▼▼▼

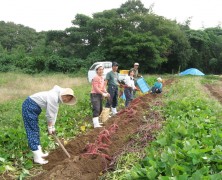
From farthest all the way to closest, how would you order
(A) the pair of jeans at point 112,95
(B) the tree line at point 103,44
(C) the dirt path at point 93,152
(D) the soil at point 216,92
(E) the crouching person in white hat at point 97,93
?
(B) the tree line at point 103,44 → (D) the soil at point 216,92 → (A) the pair of jeans at point 112,95 → (E) the crouching person in white hat at point 97,93 → (C) the dirt path at point 93,152

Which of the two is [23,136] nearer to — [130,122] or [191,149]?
[130,122]

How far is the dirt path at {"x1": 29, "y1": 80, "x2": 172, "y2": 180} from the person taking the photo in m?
3.95

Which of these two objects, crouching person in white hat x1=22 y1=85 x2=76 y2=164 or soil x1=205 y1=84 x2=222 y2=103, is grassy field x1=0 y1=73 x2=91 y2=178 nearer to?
crouching person in white hat x1=22 y1=85 x2=76 y2=164

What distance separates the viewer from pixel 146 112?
23.0ft

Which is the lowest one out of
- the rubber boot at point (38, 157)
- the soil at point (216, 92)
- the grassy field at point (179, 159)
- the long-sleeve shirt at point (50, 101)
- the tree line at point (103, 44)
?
the rubber boot at point (38, 157)

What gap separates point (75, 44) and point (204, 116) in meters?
25.0

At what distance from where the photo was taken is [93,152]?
4586mm

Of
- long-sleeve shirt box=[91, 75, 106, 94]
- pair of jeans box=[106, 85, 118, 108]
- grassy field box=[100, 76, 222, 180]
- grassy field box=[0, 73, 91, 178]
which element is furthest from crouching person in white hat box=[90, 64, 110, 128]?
grassy field box=[100, 76, 222, 180]

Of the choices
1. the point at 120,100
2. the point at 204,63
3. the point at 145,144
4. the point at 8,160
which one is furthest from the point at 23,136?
the point at 204,63

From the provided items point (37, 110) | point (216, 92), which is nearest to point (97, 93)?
point (37, 110)

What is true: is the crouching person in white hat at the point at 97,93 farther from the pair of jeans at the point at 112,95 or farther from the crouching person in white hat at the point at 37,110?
the crouching person in white hat at the point at 37,110

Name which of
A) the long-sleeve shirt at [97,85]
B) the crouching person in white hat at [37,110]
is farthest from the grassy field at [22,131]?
the long-sleeve shirt at [97,85]

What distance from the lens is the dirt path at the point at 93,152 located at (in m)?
3.95

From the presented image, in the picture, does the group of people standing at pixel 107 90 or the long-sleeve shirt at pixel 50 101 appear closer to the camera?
the long-sleeve shirt at pixel 50 101
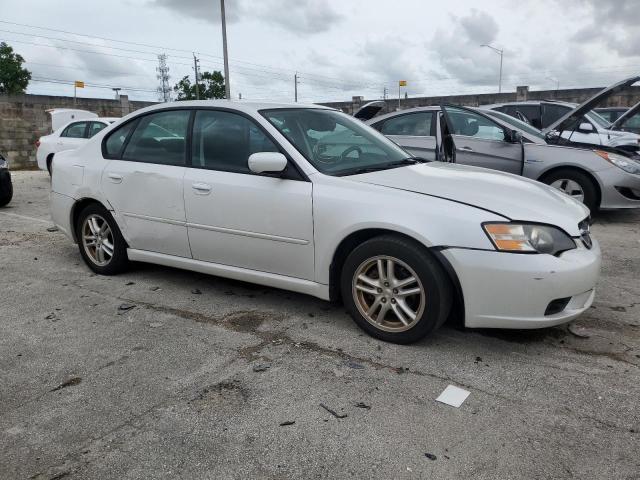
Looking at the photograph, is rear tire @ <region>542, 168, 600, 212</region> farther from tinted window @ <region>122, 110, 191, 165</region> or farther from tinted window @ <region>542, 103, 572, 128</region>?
tinted window @ <region>122, 110, 191, 165</region>

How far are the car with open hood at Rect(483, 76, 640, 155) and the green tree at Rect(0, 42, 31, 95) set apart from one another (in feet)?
214

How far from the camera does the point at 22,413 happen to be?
2.65 metres

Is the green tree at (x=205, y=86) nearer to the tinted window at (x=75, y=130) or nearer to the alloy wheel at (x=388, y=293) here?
the tinted window at (x=75, y=130)

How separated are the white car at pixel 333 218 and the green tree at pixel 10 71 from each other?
2659 inches

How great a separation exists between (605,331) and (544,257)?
96 cm

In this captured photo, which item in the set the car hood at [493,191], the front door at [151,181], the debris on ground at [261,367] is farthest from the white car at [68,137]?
the debris on ground at [261,367]

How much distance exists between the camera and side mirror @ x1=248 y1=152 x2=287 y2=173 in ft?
11.4

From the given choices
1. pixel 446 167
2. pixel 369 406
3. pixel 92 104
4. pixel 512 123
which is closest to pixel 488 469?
pixel 369 406

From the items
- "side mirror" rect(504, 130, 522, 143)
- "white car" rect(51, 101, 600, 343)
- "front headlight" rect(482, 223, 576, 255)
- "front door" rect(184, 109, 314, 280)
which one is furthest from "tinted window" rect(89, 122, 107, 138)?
"front headlight" rect(482, 223, 576, 255)

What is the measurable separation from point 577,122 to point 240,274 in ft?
18.9

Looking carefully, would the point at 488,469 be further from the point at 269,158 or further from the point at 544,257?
the point at 269,158

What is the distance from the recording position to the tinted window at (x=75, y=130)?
12.5m

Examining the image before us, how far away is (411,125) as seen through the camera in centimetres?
758

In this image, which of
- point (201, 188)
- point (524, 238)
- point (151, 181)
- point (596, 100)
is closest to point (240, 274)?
point (201, 188)
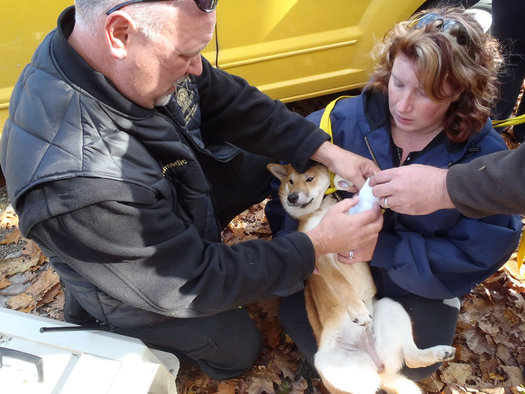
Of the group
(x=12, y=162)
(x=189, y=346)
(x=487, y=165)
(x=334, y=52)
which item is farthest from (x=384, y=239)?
(x=334, y=52)

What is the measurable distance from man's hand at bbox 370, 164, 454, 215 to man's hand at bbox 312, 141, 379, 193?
290 mm

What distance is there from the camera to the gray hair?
1.52 metres

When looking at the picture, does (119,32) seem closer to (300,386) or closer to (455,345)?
(300,386)

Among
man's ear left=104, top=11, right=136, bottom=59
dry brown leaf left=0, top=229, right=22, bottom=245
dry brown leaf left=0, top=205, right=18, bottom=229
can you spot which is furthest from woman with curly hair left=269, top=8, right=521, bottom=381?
dry brown leaf left=0, top=205, right=18, bottom=229

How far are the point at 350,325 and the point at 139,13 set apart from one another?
2070mm

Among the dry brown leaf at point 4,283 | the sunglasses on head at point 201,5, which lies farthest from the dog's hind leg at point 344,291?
the dry brown leaf at point 4,283

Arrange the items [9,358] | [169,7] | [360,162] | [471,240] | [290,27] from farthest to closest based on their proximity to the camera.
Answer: [290,27]
[360,162]
[471,240]
[9,358]
[169,7]

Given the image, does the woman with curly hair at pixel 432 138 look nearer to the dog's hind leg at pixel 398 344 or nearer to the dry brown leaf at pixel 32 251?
the dog's hind leg at pixel 398 344

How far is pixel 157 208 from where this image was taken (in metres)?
1.79

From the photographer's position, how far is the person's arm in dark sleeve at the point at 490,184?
1.70 metres

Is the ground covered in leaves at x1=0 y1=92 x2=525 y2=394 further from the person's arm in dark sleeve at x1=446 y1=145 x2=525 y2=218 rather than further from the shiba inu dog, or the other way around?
the person's arm in dark sleeve at x1=446 y1=145 x2=525 y2=218

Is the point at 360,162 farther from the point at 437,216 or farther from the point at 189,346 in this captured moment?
the point at 189,346

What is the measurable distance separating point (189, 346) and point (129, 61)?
1584 millimetres

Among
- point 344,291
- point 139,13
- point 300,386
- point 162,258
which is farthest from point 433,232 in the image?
point 139,13
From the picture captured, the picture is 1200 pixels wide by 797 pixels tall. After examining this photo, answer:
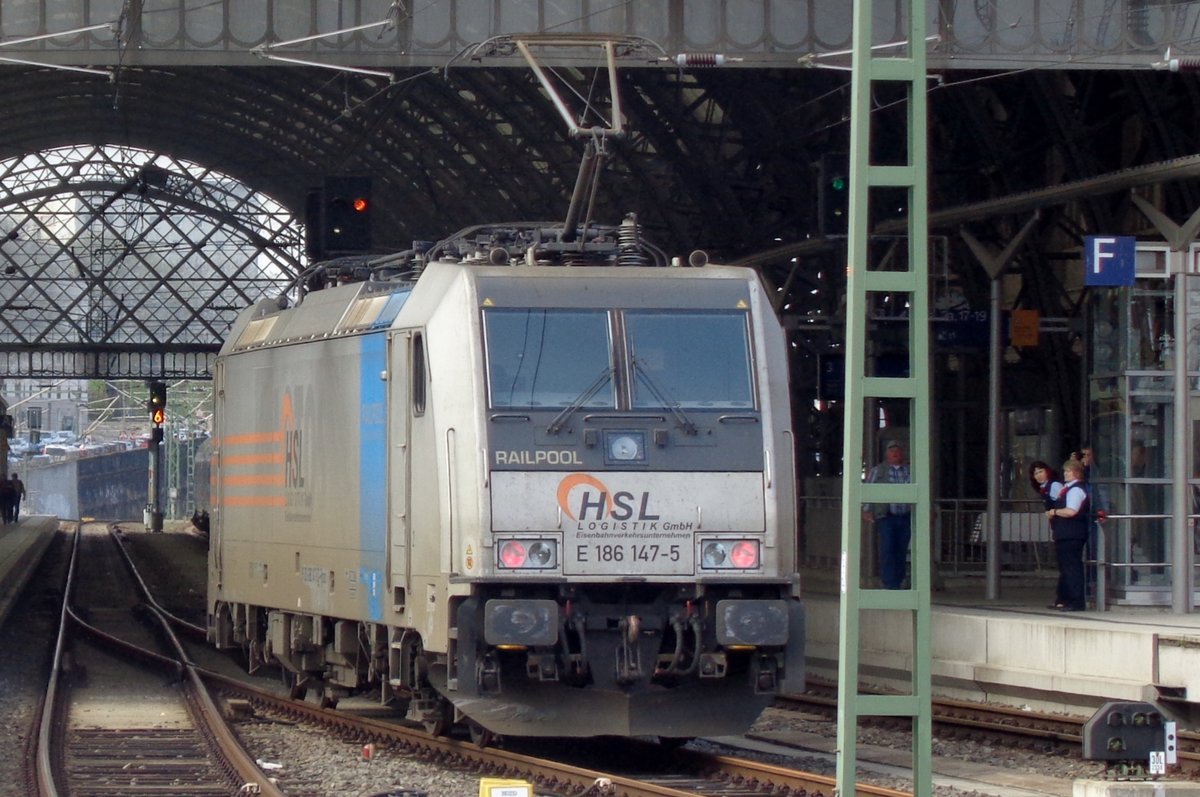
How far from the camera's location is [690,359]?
1203cm

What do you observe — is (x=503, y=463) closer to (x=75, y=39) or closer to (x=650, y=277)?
(x=650, y=277)

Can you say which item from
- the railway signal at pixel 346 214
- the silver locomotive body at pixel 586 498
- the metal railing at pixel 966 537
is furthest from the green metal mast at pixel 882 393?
the railway signal at pixel 346 214

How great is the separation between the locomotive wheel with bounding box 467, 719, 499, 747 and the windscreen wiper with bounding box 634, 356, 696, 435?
2.73 meters

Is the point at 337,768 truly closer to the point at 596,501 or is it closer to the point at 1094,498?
the point at 596,501

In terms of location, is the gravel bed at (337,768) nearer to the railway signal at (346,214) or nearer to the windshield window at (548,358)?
the windshield window at (548,358)

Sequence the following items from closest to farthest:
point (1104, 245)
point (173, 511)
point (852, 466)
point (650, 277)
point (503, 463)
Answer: point (852, 466) → point (503, 463) → point (650, 277) → point (1104, 245) → point (173, 511)

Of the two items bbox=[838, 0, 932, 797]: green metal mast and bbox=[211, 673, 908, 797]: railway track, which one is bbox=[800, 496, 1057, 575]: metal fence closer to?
bbox=[211, 673, 908, 797]: railway track

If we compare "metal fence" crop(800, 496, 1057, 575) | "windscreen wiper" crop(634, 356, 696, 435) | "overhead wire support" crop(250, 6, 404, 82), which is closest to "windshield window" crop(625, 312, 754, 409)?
"windscreen wiper" crop(634, 356, 696, 435)

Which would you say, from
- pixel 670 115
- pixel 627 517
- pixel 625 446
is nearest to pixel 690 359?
pixel 625 446

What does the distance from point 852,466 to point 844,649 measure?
80cm

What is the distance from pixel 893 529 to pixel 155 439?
51.9 metres

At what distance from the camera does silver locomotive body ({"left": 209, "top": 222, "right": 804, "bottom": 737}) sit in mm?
11430

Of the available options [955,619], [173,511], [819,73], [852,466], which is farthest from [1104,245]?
[173,511]

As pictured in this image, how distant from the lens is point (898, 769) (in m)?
12.8
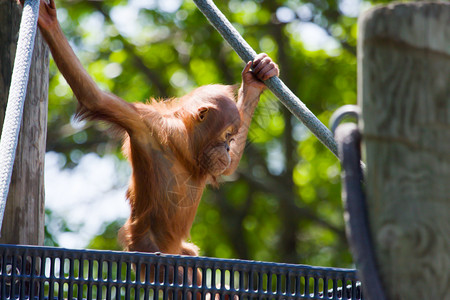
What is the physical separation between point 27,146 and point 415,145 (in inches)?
81.4

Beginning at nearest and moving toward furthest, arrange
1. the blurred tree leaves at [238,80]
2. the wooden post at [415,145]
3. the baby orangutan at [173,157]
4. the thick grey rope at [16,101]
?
the wooden post at [415,145], the thick grey rope at [16,101], the baby orangutan at [173,157], the blurred tree leaves at [238,80]

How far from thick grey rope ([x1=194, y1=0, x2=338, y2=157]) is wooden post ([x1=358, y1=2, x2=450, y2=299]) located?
1.51 meters

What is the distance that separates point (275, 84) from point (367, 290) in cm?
190

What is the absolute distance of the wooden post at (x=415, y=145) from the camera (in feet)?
4.19

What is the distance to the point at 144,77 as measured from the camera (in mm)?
10648

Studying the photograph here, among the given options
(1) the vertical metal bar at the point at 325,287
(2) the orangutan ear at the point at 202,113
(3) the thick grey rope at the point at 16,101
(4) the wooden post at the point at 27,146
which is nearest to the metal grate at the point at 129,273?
(1) the vertical metal bar at the point at 325,287

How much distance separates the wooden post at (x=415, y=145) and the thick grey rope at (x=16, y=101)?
131 cm

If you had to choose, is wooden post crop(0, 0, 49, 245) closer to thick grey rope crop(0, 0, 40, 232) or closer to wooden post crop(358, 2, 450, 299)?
thick grey rope crop(0, 0, 40, 232)

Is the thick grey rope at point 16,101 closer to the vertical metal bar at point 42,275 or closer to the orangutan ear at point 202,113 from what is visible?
the vertical metal bar at point 42,275

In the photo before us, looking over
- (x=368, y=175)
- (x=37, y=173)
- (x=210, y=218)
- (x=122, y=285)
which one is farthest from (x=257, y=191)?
(x=368, y=175)

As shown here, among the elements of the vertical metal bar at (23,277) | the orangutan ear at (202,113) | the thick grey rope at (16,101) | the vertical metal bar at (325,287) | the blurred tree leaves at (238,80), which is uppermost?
the blurred tree leaves at (238,80)

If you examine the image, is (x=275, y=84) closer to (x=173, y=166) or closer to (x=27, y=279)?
(x=173, y=166)

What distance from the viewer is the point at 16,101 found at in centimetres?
232

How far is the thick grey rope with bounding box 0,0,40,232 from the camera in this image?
2184 mm
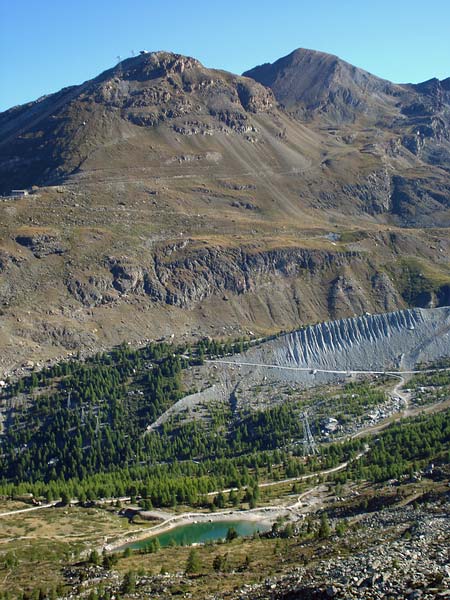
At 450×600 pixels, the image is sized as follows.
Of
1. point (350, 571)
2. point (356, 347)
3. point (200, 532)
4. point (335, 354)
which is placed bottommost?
point (200, 532)

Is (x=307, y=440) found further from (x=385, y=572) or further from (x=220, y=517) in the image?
(x=385, y=572)

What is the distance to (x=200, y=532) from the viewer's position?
323 ft

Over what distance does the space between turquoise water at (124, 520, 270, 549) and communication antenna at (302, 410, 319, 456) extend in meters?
39.3

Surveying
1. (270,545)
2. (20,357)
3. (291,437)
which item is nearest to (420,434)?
(291,437)

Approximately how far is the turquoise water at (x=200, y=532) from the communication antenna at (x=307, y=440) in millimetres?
39342

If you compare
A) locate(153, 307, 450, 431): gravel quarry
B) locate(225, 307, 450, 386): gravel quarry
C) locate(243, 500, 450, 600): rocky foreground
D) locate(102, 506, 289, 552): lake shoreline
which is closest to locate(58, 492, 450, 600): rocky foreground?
locate(243, 500, 450, 600): rocky foreground

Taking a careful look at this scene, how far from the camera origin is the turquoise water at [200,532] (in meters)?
92.3

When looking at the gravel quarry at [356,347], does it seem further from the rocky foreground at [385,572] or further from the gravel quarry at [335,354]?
the rocky foreground at [385,572]

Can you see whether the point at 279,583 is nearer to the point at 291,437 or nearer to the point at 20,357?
the point at 291,437

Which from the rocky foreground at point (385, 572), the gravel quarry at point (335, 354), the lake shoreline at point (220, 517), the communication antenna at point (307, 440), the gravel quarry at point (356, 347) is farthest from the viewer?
the gravel quarry at point (356, 347)

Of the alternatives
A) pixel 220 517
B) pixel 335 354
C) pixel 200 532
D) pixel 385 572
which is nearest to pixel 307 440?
pixel 335 354

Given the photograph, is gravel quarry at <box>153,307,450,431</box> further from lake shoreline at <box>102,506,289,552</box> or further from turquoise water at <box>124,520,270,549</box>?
turquoise water at <box>124,520,270,549</box>

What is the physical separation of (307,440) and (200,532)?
167ft

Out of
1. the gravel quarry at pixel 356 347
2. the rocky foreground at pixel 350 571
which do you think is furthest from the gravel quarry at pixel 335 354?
the rocky foreground at pixel 350 571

▲▲▲

*DESCRIPTION OF THE TASK*
Quote the lines of the listing above that run from the line with "Taking a careful" through its last line, both included, and nothing else.

*FULL ANSWER*
Taking a careful look at this scene, how far from the camera origin is the turquoise water at [200,532] (in meters)?
92.3

When looking at the gravel quarry at [356,347], does it seem further from the rocky foreground at [385,572] or further from the gravel quarry at [335,354]?
the rocky foreground at [385,572]

Can you see whether the point at 279,583 is nearer to the point at 291,437 or nearer to the point at 20,357?
the point at 291,437

Which from the rocky foreground at point (385, 572), the gravel quarry at point (335, 354), the lake shoreline at point (220, 517), the communication antenna at point (307, 440), the gravel quarry at point (356, 347) is farthest from the viewer?
the gravel quarry at point (356, 347)

Of the alternatives
A) pixel 220 517
B) pixel 335 354
C) pixel 200 532
D) pixel 385 572
which is nearest to pixel 307 440?
pixel 335 354

Given the photograph, is gravel quarry at <box>153,307,450,431</box> further from lake shoreline at <box>102,506,289,552</box> or further from turquoise water at <box>124,520,270,549</box>?
turquoise water at <box>124,520,270,549</box>

What is the physical separation of (307,440) and (200,532)?
167ft

Out of
1. the gravel quarry at pixel 356 347
2. the rocky foreground at pixel 350 571
which do you think is furthest from the gravel quarry at pixel 335 354?
the rocky foreground at pixel 350 571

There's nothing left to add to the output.